Schema Evolution Considerations

One practical concern with hierarchical data in BigQuery is managing schema changes over time. BigQuery supports adding new fields to existing tables, including adding fields to nested structs. However, you cannot remove fields or change field types in ways that aren't compatible.

When you need to add a new field to a nested struct, you can alter the table schema. The new field will be NULL for existing rows. This works well for additive changes but means you need to think ahead about your schema design. Planning for optional fields from the start gives you flexibility as requirements evolve.

For major schema changes, you might need to create a new table with the updated schema and migrate data. This is where having your transformation logic defined in SQL or Dataflow pipelines pays off, as you can rerun the transformations with the new schema definition.

Monitoring and Query Optimization

Understanding how BigQuery processes queries against hierarchical data helps you optimize performance. The EXPLAIN statement shows you the query execution plan, including how BigQuery accesses nested fields and performs unnest operations. Looking at bytes processed and slot time consumed helps you identify expensive operations.
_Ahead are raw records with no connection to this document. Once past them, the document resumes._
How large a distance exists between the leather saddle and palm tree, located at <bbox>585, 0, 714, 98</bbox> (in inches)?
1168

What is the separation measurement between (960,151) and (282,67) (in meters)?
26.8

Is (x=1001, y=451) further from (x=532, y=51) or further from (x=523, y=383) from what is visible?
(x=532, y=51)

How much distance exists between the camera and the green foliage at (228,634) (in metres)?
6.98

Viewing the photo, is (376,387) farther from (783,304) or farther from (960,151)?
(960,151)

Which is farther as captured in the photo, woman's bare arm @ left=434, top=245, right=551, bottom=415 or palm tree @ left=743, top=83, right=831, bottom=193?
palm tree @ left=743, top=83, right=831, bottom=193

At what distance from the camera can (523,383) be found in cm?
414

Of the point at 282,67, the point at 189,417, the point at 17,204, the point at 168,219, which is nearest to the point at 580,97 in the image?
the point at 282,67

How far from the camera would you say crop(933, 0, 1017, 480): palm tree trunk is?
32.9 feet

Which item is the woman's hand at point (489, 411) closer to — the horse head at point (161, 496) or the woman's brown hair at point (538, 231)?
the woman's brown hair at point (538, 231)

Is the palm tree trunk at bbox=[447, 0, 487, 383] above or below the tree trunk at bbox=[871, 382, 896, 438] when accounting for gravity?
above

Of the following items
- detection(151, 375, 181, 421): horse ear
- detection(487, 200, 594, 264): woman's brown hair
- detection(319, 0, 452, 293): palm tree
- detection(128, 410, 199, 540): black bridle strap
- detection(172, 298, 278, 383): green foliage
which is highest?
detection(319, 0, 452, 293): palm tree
When querying nested data, selecting only the fields you need becomes even more important. If you have a large struct with many fields but only need one or two, explicitly selecting just those fields reduces the data BigQuery must read. The columnar storage means BigQuery can skip reading struct fields you don't reference.
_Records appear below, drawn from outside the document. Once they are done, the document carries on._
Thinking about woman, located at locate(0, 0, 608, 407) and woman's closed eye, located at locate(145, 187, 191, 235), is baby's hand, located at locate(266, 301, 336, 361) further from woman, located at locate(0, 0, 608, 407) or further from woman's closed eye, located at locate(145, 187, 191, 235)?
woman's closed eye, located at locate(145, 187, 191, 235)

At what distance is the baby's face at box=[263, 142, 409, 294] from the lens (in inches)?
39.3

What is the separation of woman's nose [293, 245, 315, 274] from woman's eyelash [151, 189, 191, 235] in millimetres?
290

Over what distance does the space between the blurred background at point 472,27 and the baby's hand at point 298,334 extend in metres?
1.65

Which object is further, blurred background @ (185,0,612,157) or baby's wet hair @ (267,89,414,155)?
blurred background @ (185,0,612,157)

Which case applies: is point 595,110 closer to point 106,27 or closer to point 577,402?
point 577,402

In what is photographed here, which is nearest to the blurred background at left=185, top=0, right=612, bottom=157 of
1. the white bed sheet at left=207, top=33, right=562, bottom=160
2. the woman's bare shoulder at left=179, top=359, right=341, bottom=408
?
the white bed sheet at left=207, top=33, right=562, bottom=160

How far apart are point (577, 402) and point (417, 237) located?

Partitioning and clustering work with nested tables just as they do with flat tables. You can partition on a top-level date field and cluster on frequently filtered columns, including fields within structs. This helps BigQuery prune partitions and optimize data scanning even with complex nested structures.
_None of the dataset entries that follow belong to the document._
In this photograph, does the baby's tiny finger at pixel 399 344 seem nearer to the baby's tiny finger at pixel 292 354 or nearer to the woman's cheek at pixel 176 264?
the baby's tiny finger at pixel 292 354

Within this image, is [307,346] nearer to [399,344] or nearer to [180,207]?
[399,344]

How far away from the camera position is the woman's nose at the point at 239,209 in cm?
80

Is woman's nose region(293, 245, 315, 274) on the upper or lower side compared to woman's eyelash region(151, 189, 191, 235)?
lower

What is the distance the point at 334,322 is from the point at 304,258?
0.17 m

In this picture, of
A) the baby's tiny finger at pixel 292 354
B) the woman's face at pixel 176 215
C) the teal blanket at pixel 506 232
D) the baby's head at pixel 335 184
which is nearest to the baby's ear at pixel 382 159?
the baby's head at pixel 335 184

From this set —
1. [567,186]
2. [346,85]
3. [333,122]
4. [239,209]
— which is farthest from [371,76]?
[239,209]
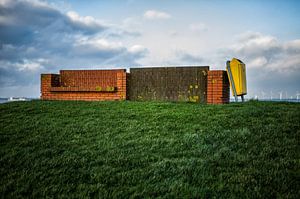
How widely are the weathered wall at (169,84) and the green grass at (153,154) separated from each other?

Certification and Further Learning

Understanding how to model hierarchical data in BigQuery is covered in the Professional Data Engineer certification exam. The exam tests your ability to choose appropriate schema designs for different use cases and understand the trade-offs between normalized and denormalized approaches. You'll encounter scenarios where you need to decide whether nested structures or separate tables make more sense for a given workload.

The topic also appears in the Professional Cloud Architect certification in the context of designing data processing systems. Knowing when to use BigQuery's native hierarchical capabilities versus other approaches affects architectural decisions around data pipelines and analytics platforms.

Practical Takeaways

Modeling hierarchical data in BigQuery using nested and repeated fields offers significant advantages for the right use cases. When you have naturally hierarchical data with one-to-many relationships and your queries benefit from having related data colocated, nested structures can dramatically simplify your schema and improve query performance.

The approach works particularly well for event data, time-series data with attributes, and scenarios where you're primarily appending data rather than updating individual records. The elimination of joins and the efficient columnar storage make this pattern powerful for analytics workloads processing large volumes of data.

At the same time, this isn't a universal solution. Traditional normalized schemas still have their place, especially when you need to update data frequently or when you're working with many-to-many relationships. The key is understanding your access patterns and choosing the modeling approach that best serves your specific requirements. BigQuery gives you the flexibility to use both approaches within the same system, allowing you to optimize each dataset for its particular use case.